## Begin
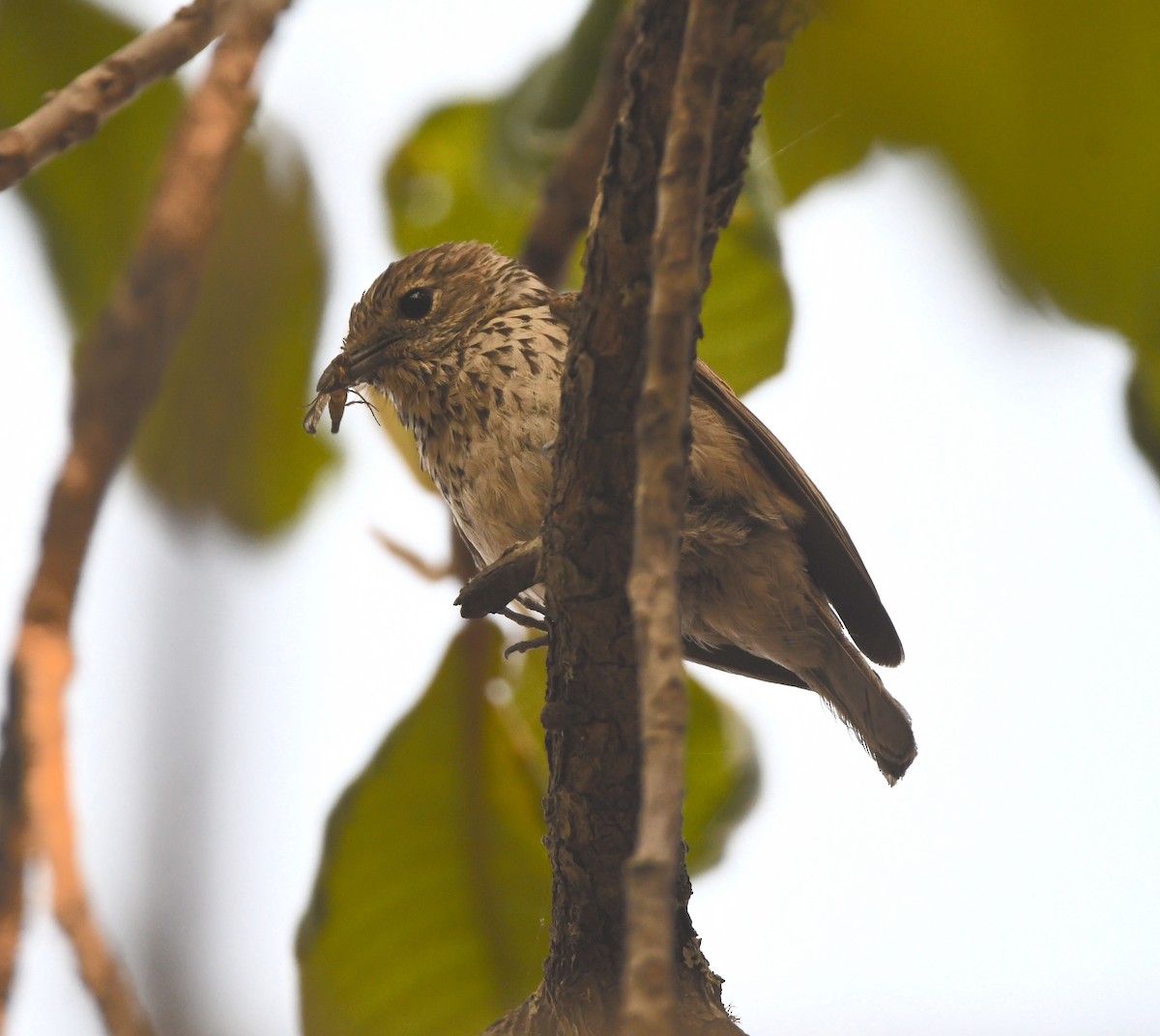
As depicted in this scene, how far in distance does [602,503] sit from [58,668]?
2.38 feet

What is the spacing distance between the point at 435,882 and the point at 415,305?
1.15m

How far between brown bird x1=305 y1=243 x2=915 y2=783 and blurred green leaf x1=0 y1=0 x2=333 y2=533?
18 centimetres

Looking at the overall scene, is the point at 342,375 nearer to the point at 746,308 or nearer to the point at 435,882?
the point at 746,308

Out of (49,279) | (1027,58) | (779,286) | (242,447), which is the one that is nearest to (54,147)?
(242,447)

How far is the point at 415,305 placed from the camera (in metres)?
2.51

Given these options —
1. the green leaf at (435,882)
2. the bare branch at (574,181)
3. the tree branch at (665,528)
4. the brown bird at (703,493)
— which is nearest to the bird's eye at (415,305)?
the brown bird at (703,493)

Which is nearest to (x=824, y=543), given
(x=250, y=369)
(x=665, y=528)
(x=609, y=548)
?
(x=609, y=548)

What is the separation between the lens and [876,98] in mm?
1793

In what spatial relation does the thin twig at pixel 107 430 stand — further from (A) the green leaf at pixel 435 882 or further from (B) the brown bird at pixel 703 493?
(A) the green leaf at pixel 435 882

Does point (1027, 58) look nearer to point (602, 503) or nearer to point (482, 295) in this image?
point (602, 503)

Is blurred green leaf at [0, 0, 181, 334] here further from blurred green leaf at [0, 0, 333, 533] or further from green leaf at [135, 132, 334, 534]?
green leaf at [135, 132, 334, 534]

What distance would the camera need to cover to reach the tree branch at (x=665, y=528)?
0.73m

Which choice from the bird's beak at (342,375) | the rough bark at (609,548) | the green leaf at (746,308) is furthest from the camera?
the green leaf at (746,308)

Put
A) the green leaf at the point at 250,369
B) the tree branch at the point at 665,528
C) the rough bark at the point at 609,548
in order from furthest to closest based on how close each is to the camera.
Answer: the green leaf at the point at 250,369, the rough bark at the point at 609,548, the tree branch at the point at 665,528
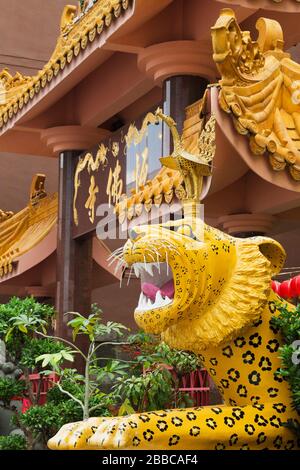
## End
Update the items above by replacing "the camera" with "the viewer" wherever it occurs, keeping everything else the same. Leave the pictures out.

As depicted in this scene, how far in distance does [602,503] sit from [58,668]?
2.38 feet

What is the spacing distance between the point at 435,882 and the point at 415,305?
1.15m

How far between brown bird x1=305 y1=243 x2=915 y2=783 and blurred green leaf x1=0 y1=0 x2=333 y2=533?
18 centimetres

Looking at the overall scene, is the point at 342,375 nearer to the point at 746,308 or nearer to the point at 435,882?
the point at 746,308

Out of (49,279) | (1027,58) | (779,286) | (242,447), which is the one that is nearest to (54,147)?
(242,447)

How far is the point at 415,305 placed from the viewer (in metres)?
2.51

Given these options —
1. the green leaf at (435,882)
2. the bare branch at (574,181)
3. the tree branch at (665,528)
4. the brown bird at (703,493)
— which is nearest to the bird's eye at (415,305)?
the brown bird at (703,493)

Which is nearest to (x=824, y=543), given
(x=250, y=369)
(x=665, y=528)
(x=609, y=548)
?
(x=609, y=548)

What is the separation between the lens and [876,98] in mm?
1793

In what spatial relation does the thin twig at pixel 107 430 stand — further from (A) the green leaf at pixel 435 882 or further from (B) the brown bird at pixel 703 493?
(A) the green leaf at pixel 435 882

Does point (1027, 58) look nearer to point (602, 503) or nearer to point (482, 295) in this image?
point (602, 503)

Is blurred green leaf at [0, 0, 181, 334] here further from blurred green leaf at [0, 0, 333, 533] or further from green leaf at [135, 132, 334, 534]?
green leaf at [135, 132, 334, 534]

What distance would the viewer need to cover to reach the tree branch at (x=665, y=528)?
0.73m

Which choice from the bird's beak at (342,375) | the rough bark at (609,548) | the green leaf at (746,308) is furthest from the viewer?
the green leaf at (746,308)

Put
A) the green leaf at the point at 250,369
B) the tree branch at the point at 665,528
C) the rough bark at the point at 609,548
in order from furthest to closest based on how close each is to the viewer.
Answer: the green leaf at the point at 250,369, the rough bark at the point at 609,548, the tree branch at the point at 665,528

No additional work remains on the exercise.